### TESTO PROPOSTO ###

Il Catalogo dei viventi 2007, 6 luglio 2011
LIGABUE
Luciano Correggio (Reggio Emilia) 13 marzo 1960. Cantante. Autore. Regista. Scrittore. «Sono contento di sentir dire che le mie canzoni sono facilmente riconoscibili.
Sono canzoni che non stanno cambiando la musica, sono semplicemente la voce di
uno che vuole dire delle cose» • Dischi: Ligabue (90); Lambrusco, coltelli, rose & popcorn (91); Sopravvissuti e sopravviventi (93); A che ora è la fine del mondo? (94); Buon compleanno Elvis (95); Su e giù da un palco (97, live); Radiofreccia (98); Miss Mondo (99); Fuori come va? (2002); Giro d’Italia (2003, live); Nome e cognome (2005). Film: Radiofreccia (98, Nastro d’argento miglior regista debuttante), Da zero a dieci (2002). Libri: La neve se ne frega (2004) • «Supereroe della musica nazionale» (Marco Molendini) • «Milioni di dischi venduti. Due film da regista, un romanzo, una raccolta di
racconti. Ligabue è un forzato della creatività. Condannato al successo. Perché? Cosa rappresenta? C’è una spiegazione logica a questa sua trasversale divinizzazione? Se rapportato
alla maggioranza dei suoi colleghi, Ligabue è senza dubbio un portatore sano del “meno peggio”, un artista onesto che non ha mai preteso di cambiare il mondo. Meglio lui di
altri. Eppure c’è di più. Chiunque lo conosca, anche solo superficialmente, non può che parlare bene di Ligabue. Umile, educato, simpatico. Per sbertucciarlo, gli
si può al massimo cucire addosso una massima dello scrittore austriaco Karl Kraus: “Gli artisti hanno il diritto di essere modesti e il dovere di essere vanitosi”. Questo ne fa un ottimo compagno di cene, ma non lo rende automaticamente un
artista da idolatrare. I detrattori, e qualcuno ce n’è, ricordano che da
Buon compleanno Elvis, il disco ipervenduto del 95, Ligabue ripete se stesso. Anche Nome e cognome, chitarra basso e batteria, è la solita alternanza di rock tirati e ballate morbide. Come sempre le seconde
funzionano meglio delle prime. Forse la vena creativa è prosciugata, il bestiario esaurito. è però possibile che questa ripetitività, riscontrabile in molti cantanti over 40, sia percepita dal suo pubblico come
fedeltà a se stesso, a un suono e un modo di essere. A chi gli dà del cantautore, Ligabue risponde di ambire, casomai, all’etichetta di “nuovo Battisti”, obiettivo raggiunto per quella generazione che oggi ha 30-35 anni e che a
scuola dovette scegliere tra lui e Marco Masini (sì, erano tempi così). Se proprio deve fare il nome di un cantautore, cita l’amico Francesco Guccini, come lui emiliano. Quell’Emilia che è terra dai confini indefiniti, il sud del nord e il nord del sud. E Guccini, che
pure scrive testi più “alti”, è un altro che ha fatto dell’immobilismo una bandiera. I tòpoi di Ligabue sono gli stessi, da sempre. Il sesso che “ha odore”, la donna che è “femmina”. L’artista che non è importante, perché il privato è sacro e “non dovete badare al cantante”. Un talento innato per i ritratti bozzettistici di provincia (
Bar Mario, Walter il Mago, il monologo di Freccia che credeva “nelle rovesciate di Boninba”). Un tentativo di frequentazione laica e diretta con Dio (Hai un momento Dio?, Chissà se in cielo passano gli Who). L’autobiografismo scopertissimo (“Non ho il pudore delle emozioni, non mi interessa apparire cool”). L’identificazione con chi suda e si sbatte. La convinzione che la canzonetta non
debba farsi “tante pippe”, dice lui — e, con toni diversi, diceva François Truffaut. Il feticcio della memoria, la canzone come tributo (Il giorno di dolore che uno ha, la nuova Lettera a G). L’Emilia di “certe notti tra cosce e zanzare”, il senso virile e affettuoso dell’amicizia. L’amore che brucia, l’amore che muore. Il culto per il rock che ha il coraggio di invecchiare. E un
cantato alla Springsteen, col rinculo e le vocali finali strascicate mezzora,
tentativo maldestro di trasformare Correggio, la sua Macondo, nel New Jersey.

###

**PROBLEMA POSTO A:** Individua nell'elenco ogni riga che contiene la parola "closer" e ricopiala, distinguendo tra maiuscole e minuscole.

### DATI FORNITI ###

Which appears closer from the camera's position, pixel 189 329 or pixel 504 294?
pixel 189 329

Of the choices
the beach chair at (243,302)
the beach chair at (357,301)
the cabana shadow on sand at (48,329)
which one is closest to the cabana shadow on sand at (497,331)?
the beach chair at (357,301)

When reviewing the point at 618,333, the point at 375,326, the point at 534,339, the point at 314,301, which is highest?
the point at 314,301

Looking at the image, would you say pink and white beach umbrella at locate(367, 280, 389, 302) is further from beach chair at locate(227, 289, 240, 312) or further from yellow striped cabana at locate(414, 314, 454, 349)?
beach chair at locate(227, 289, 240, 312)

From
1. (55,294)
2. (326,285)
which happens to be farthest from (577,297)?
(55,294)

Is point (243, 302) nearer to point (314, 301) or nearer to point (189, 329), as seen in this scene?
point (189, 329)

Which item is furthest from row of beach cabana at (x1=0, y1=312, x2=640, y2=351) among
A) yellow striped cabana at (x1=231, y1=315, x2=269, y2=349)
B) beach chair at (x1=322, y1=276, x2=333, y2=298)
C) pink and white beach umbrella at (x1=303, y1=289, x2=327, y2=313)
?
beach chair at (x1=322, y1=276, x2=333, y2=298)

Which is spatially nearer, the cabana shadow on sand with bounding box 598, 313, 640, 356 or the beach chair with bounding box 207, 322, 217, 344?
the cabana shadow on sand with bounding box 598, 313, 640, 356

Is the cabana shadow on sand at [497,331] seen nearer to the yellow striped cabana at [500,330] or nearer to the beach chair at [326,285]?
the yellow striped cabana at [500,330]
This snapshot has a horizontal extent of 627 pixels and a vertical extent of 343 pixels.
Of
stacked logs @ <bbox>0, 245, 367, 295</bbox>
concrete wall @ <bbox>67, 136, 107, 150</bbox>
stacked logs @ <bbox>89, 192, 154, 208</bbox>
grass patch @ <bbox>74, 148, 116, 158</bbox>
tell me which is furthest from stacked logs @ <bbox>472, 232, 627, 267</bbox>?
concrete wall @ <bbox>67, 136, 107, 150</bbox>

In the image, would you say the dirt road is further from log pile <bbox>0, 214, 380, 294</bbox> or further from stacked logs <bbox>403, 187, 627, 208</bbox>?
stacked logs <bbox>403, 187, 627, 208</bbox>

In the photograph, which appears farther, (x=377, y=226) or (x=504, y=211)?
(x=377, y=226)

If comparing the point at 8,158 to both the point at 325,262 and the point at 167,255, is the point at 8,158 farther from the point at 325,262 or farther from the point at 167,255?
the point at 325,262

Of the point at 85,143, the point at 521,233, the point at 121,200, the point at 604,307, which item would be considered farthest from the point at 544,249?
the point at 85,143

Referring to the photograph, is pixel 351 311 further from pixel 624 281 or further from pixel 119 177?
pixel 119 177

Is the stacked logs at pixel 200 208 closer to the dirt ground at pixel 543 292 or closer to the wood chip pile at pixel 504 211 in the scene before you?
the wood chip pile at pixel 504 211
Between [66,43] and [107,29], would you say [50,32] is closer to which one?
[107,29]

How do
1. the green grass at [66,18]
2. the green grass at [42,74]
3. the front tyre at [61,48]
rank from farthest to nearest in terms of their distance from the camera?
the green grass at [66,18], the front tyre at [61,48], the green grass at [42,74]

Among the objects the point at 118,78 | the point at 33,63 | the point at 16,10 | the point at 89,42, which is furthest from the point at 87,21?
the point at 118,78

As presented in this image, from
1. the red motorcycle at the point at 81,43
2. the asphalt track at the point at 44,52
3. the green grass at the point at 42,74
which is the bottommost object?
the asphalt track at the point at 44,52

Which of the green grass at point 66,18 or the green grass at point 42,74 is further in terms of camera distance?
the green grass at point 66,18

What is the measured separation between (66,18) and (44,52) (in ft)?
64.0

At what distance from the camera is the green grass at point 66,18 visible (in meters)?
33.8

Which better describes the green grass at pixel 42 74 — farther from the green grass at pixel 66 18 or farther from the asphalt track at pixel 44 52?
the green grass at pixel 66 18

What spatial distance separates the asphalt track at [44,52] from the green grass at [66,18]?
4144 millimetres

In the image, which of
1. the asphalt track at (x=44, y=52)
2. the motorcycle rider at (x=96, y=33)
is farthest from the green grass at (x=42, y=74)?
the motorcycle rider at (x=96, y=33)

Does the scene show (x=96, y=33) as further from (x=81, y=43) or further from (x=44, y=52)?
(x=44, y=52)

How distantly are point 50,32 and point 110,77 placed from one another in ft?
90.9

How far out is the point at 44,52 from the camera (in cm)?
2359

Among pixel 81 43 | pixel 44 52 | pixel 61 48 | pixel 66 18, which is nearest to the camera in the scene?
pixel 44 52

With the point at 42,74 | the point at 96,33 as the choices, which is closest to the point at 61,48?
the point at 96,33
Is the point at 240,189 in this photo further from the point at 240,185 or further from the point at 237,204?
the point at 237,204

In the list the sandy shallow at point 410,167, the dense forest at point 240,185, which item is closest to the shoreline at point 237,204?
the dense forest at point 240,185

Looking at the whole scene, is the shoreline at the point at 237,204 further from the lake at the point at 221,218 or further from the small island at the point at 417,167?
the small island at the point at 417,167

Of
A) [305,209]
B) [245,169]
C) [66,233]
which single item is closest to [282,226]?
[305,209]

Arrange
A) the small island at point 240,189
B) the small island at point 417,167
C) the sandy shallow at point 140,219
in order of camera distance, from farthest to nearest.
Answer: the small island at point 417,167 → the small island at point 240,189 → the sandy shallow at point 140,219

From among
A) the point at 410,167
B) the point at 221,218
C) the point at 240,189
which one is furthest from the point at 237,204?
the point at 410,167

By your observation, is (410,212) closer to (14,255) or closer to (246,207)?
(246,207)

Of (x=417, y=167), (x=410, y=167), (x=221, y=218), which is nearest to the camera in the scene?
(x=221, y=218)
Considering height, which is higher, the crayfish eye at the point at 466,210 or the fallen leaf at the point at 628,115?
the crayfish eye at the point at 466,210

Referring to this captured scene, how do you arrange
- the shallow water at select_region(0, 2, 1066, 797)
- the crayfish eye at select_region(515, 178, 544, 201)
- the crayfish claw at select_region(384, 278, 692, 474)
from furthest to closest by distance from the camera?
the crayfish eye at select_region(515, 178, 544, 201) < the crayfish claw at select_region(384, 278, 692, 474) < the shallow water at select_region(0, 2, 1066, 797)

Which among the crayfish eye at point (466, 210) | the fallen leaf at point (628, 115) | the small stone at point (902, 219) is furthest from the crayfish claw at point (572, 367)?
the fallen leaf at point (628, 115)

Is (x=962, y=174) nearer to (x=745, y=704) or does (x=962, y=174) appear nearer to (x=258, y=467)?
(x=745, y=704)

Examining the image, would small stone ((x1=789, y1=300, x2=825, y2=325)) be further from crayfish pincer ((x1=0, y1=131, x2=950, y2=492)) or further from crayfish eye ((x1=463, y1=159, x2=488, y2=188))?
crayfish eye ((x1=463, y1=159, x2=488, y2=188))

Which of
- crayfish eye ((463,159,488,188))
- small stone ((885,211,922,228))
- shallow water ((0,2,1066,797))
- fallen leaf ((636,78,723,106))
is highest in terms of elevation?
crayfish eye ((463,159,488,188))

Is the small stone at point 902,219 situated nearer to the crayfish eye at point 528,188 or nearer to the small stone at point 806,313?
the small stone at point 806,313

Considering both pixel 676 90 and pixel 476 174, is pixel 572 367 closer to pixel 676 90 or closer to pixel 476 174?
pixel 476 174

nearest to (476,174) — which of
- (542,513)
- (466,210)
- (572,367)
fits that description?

###

**PROBLEMA POSTO B:** Secondo la scheda su Ligabue, quale riconoscimento ottenne il film Radiofreccia?

**RISULTATO ESERCIZIO A:**
Which appears closer from the camera's position, pixel 189 329 or pixel 504 294?
Is the stacked logs at pixel 200 208 closer to the dirt ground at pixel 543 292 or closer to the wood chip pile at pixel 504 211 in the scene before you?
Between [66,43] and [107,29], would you say [50,32] is closer to which one?
By your observation, is (410,212) closer to (14,255) or closer to (246,207)?
Considering both pixel 676 90 and pixel 476 174, is pixel 572 367 closer to pixel 676 90 or closer to pixel 476 174?

**RISULTATO ESERCIZIO B:** Il Nastro d'argento come miglior regista debuttante.